B. Kerusuhan Mei 1998, Gerakan Benny
Moerdani Menggulung Soeharto; Prabowo; dan
Menaikkan Megawati Soekarnoputri ke Kursi
Presiden.
Pernahkah anda mendengar kisah Kapten
Prabowo melawan usaha kelompok Benny
Moerdani dan CSIS mendeislamisasi Indonesia?
Ini fakta dan bukan bualan. Banyak buku
sejarah yang sudah membahas hal ini, dan salah
satunya cerita dari Kopassus di masa
kepanglimaan Benny.
Saat Benny menginspeksi ruang kerja perwira
bawahan, dia melihat sajadah di kursi dan
bertanya “Apa ini?”. Jawab sang perwira,
“Sajadah untuk shalat, Komandan.”
Benny membentak, “TNI tidak mengenal ini.”
Benny juga sering mengadakan rapat staf pada
saat menjelang ibadah Jumat, sehingga
menyulitkan perwira yang mau sholat Jumat.
Hartono Mardjono sebagaimana dikutip
Republika tanggal 3 Januari 1997 mengatakan
bahwa rekrutan perwira Kopassus sangat
diskriminatif terhadap yang beragama Islam,
misalnya kalau direkrut 20 orang, 18 di
antaranya adalah perwira beragama non Islam
dan dua dari Islam.
Penelitian Salim Said juga menemukan hal yang
sama bahwa para perwira yang menonjol
keislamannya, misalnya mengirim anak ke
pesantren kilat pada masa libur atau sering
menghadiri pengajian, diperlakukan
diskriminatif dan tidak akan mendapat
kesempatan sekolah karena sang perwira
dianggap fanatik, sehingga sejak saat itu karir
militernya suram.
Silakan perhatikan siapa para perwira tinggi
beken yang diangkat dan menduduki pos penting
pada masa Benny Moerdani menjadi Pangad
atau Menhankam seperti Sintong Panjaitan; Try
Sutrisno; Wiranto; Rudolf Warouw; Albert
Paruntu; AM Hendropriyono; Agum Gumelar;
Sutiyoso; Susilo Bambang Yudhoyono; Luhut
Panjaitan; Ryamizard Ryacudu; Johny
Lumintang; Albert Inkiriwang; Herman Mantiri;
Adolf Rajagukguk; Theo Syafei dan lain
sebagainya akan terlihat sebuah pola tidak
terbantahkan bahwa perwira yang diangkat
pada masa Benny Moerdani berkuasa adalah non
Islam atau Islam abangan (yang tidak dianggap
“fanatik” atau berada dalam golongan “islam
santri” menurut versi Benny).
Inilah yang dilawan Prabowo antara lain dengan
membentuk ICMI yang sempat dilawan habis-
habisan oleh kelompok Benny Moerdani namun
tidak berhasil.
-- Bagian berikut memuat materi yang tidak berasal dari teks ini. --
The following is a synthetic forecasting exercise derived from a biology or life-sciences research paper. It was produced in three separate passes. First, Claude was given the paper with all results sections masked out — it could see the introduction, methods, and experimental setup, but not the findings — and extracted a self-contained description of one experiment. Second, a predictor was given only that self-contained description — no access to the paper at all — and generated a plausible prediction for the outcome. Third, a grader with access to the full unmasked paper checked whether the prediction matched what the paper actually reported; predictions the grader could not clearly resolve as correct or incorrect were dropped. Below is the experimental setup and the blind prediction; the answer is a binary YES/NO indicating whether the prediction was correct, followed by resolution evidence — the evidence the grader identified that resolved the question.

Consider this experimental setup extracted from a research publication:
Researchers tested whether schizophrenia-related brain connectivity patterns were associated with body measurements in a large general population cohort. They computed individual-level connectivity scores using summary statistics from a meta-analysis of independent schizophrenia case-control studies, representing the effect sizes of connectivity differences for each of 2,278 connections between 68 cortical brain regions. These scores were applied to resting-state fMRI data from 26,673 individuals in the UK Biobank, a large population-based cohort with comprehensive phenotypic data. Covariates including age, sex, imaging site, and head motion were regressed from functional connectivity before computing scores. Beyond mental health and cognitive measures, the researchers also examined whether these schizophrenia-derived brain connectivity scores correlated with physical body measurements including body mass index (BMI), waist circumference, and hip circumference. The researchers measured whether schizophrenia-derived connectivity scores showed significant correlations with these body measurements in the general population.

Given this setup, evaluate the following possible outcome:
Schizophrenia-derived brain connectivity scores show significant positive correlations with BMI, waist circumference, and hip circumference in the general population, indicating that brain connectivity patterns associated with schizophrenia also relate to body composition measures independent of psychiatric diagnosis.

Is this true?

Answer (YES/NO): NO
Tidak heran kelompok status quo
dari kalangan perwira Benny Moerdani
membenci Prabowo karena Prabowo yang
menghancurkan cita-cita mendeislamisasi
Indonesia itu.
Mengapa Benny Moerdani dan CSIS mau
mendeislamisasi Indonesia?
Karena CSIS didirikan oleh agen CIA, Pater
Beek yang awalnya ditempatkan di Indonesia
untuk melawan komunis, namun setelah komunis
kalah, dia membuat analisa bahwa lawan
Amerika berikutnya di Indonesia hanya dua,
“Hijau ABRI” dan “Hijau Islam”.
Lalu, Peter Beek menyimpulkan, ABRI bisa
dimanfaatkan untuk melawan Islam, maka
berdirilah CSIS yang dioperasikan oleh anak
didiknya di Kasebul : Sofjan Wanandi, Jusuf
Wanandi, Harry Tjan Silalahi ; mewakili ABRI:
Ali Moertopo, dan Hoemardani (baca kesaksian
George Junus Aditjondro, murid Pater Beek).
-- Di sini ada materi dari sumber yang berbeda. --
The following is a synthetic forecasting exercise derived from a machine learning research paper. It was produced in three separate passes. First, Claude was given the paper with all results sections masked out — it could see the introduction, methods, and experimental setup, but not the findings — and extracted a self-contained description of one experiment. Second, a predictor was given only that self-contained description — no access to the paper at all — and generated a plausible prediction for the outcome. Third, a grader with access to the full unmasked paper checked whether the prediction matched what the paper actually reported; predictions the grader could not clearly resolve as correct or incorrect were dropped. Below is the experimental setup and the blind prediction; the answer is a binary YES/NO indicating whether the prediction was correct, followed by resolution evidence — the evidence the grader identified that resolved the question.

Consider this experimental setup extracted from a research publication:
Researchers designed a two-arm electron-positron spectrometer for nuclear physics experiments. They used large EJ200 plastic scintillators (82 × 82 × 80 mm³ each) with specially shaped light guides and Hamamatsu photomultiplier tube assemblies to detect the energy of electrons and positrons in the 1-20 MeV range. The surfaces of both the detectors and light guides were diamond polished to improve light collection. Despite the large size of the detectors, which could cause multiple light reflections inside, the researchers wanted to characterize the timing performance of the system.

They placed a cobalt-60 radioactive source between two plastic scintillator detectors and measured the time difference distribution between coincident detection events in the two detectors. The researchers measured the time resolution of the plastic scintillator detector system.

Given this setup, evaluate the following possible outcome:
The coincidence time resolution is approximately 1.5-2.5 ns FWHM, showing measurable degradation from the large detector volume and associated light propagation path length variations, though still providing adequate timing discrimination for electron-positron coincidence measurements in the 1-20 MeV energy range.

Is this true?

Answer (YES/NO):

Pater Beek yang awalnya ditempatkan di
Indonesia untuk melawan komunis namun
setelah komunis kalah dia membuat analisa
bahwa lawan Amerika berikutnya di Indonesia
hanya dua, “Hijau ABRI” dan “Hijau Islam”
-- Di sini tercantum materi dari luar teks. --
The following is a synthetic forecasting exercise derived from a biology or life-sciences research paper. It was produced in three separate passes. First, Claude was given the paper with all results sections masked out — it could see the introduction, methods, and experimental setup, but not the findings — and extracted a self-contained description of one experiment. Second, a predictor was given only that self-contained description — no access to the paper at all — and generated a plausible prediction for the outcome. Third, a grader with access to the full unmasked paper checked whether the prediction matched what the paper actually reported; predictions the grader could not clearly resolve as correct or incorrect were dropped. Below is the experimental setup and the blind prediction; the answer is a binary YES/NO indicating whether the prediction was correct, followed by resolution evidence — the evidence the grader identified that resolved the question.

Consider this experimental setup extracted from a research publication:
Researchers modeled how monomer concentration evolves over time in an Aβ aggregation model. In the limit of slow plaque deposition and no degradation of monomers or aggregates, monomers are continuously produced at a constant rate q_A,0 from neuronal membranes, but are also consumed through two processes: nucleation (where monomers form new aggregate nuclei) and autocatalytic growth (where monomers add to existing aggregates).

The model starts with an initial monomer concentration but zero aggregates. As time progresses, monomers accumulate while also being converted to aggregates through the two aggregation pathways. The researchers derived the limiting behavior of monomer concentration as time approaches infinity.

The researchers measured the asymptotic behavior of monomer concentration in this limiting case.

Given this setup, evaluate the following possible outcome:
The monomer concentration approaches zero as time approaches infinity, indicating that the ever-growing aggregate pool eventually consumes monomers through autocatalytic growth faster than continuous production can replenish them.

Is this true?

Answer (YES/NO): YES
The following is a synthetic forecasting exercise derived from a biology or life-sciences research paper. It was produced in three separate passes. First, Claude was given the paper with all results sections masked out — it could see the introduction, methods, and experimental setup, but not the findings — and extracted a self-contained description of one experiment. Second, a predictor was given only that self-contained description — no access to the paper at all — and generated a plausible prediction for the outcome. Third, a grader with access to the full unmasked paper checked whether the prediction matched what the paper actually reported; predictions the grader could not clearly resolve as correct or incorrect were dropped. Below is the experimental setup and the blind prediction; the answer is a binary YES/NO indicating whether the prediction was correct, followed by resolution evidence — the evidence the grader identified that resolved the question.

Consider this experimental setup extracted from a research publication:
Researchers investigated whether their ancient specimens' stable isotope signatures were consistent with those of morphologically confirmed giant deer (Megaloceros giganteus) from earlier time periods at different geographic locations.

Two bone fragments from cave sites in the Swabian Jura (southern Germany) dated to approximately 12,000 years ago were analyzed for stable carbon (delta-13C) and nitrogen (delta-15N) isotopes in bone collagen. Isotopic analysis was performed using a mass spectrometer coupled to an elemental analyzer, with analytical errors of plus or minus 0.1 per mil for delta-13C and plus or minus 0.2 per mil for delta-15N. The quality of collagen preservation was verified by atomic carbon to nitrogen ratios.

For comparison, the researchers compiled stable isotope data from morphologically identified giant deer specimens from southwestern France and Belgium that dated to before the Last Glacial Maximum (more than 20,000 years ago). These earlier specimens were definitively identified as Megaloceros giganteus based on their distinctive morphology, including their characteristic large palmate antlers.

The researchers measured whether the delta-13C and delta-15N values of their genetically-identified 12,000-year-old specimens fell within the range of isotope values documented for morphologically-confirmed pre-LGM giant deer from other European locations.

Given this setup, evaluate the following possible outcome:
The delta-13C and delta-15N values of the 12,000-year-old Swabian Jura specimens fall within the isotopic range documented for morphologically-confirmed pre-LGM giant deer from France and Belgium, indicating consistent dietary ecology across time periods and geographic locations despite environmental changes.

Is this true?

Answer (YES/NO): NO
Tidak percaya gerakan anti Prabowo di kubu
Golkar-PDIP-Hanura-NasDem ada hubungan
dengan kelompok anti Islam santri yang
dihancurkan Prabowo?
Silakan perhatikan satu per satu nama-nama
yang mendukung Jokowi-JK, ada Ryamizard
Ryacudu (menantu mantan wapres Try
Sutrisno-agen Benny untuk persiapan bila
Presiden Soeharto mangkat).
Ada Agum Gumelar-Hendropriyono (dua «
malaikat » pelindung/bodyguard Megawati yang
disuruh Benny Moerdani); ada Andi Widjajanto
(anak Theo Syafeii) ada Fahmi Idris (rumahnya
adalah lokasi ketika ide Peristiwa 27 Juli 1996
dan Kerusuhan Mei 1998 pertama kali
dilontarkan Benny Moerdani); ada Luhut
Panjaitan; ada Sutiyoso; ada Wiranto dan masih
banyak lagi yang lain.
Lho, Wiranto anak buah Benny Moerdani? Benar
sekali, bahkan Salim Said dan Jusuf Wanandi
mencatat bahwa Wiranto menghadap Benny
Moerdani beberapa saat setelah dilantik sebagai
KSAD pada Juni 1997. Saat itu Benny memberi
pesan sebagai berikut:
“Jadi, kau harus tetap di situ sebab kau satu-
satunya orang kita di situ. Jangan berbuat
salah dan jangan dekat dengan saya sebab kau
akan dihabisi Soeharto jika dia tahu.“
(Salim Said, halaman 320)
Tentu saja Wiranto membantah dia memiliki
hubungan dekat dengan Benny Moerdani, namun
kita memiliki cara membuktikan kebohongannya.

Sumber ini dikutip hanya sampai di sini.